The 131st Annual Meeting (November 15-19, 2003) of APHA

The 131st Annual Meeting (November 15-19, 2003) of APHA

4124.0: Tuesday, November 18, 2003 - Board 8

Abstract #66974

Visit-ability: Advocating this public health goal through improved building codes

Jake Pauls, CPE, Consulting Services in Building Use and Safety, 12507 Winexburg Manor Drive, Suite 201, Silver Spring, MD 20906, (301) 933-5275, bldguse@aol.com

Visit-ability (also VisitAbility and Visitability) “is an affordable, sustainable and inclusive design approach for integrating basic accessibility features into all newly built homes and housing.” Rather than full accessibility, it includes an accessible route or “zero step” entry into the home, 32-inch clear-width doorways and one accessible bathroom. The focus of a growing social movement—for community accessibility, it was directed initially to subsidized housing.
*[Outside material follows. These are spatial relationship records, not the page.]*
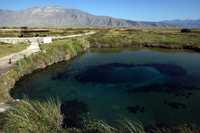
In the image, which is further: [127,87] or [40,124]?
[127,87]

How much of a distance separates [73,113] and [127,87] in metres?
12.7

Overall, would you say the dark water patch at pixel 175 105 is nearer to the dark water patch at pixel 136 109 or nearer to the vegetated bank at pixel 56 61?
the dark water patch at pixel 136 109

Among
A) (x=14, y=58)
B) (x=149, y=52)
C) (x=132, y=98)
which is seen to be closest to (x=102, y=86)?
(x=132, y=98)

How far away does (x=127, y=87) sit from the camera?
136 ft

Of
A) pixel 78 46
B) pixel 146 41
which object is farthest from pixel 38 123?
pixel 146 41

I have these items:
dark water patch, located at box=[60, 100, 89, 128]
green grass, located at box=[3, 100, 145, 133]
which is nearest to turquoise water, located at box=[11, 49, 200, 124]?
dark water patch, located at box=[60, 100, 89, 128]

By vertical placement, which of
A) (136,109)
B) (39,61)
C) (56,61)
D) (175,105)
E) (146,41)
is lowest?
(56,61)

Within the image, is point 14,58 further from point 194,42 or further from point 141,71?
point 194,42

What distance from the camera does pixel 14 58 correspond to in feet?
176

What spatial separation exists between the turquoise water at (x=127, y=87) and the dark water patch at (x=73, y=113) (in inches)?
37.8

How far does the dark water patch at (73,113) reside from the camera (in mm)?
27453

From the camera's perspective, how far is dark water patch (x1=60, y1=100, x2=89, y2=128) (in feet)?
90.1

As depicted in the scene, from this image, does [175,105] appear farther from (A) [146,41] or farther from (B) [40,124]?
(A) [146,41]

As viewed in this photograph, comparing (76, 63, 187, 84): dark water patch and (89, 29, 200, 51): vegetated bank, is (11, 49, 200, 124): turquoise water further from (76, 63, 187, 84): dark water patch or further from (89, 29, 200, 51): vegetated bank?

Recently addressed in proposed national legislation for federally supported new homes in the U.S. under the name, “The Inclusive Home Design Act,” it has been required since 1999 for all new homes in the U.K. Based on the basic public health principle of equity, the most difficult part of the visit-ability package—the “zero-step entry—should also be justified as an important injury-prevention measure currently required by national model building codes for all new buildings except dwellings. Mainstreaming this feature for dwellings was addressed in APHA 200019 as part of that policy’s treatment of universal design or inclusive design. Since 1999, efforts have been made to incorporate an important part of the “zero-step” entry—the elimination of a permitted step at an entrance/exit door—into the International Residential Code and the NFPA Building Construction and Safety Code, two competing model codes. Initial failure to achieve even this modest change in design requirements is not unusual. Advocacy lessons learned from these code-change efforts are generally instructive, especially for the DisAbility Forum and a few APHA sections.

Learning Objectives:

Keywords: Housing, Regulations

Presenting author's disclosure statement:
Organization/institution whose products or services will be discussed: Model codes, and code-development processes, of the International Code Council and the National Fire Protection Association
I do not have any significant financial interest/arrangement or affiliation with any organization/institution whose products or services are being discussed in this session.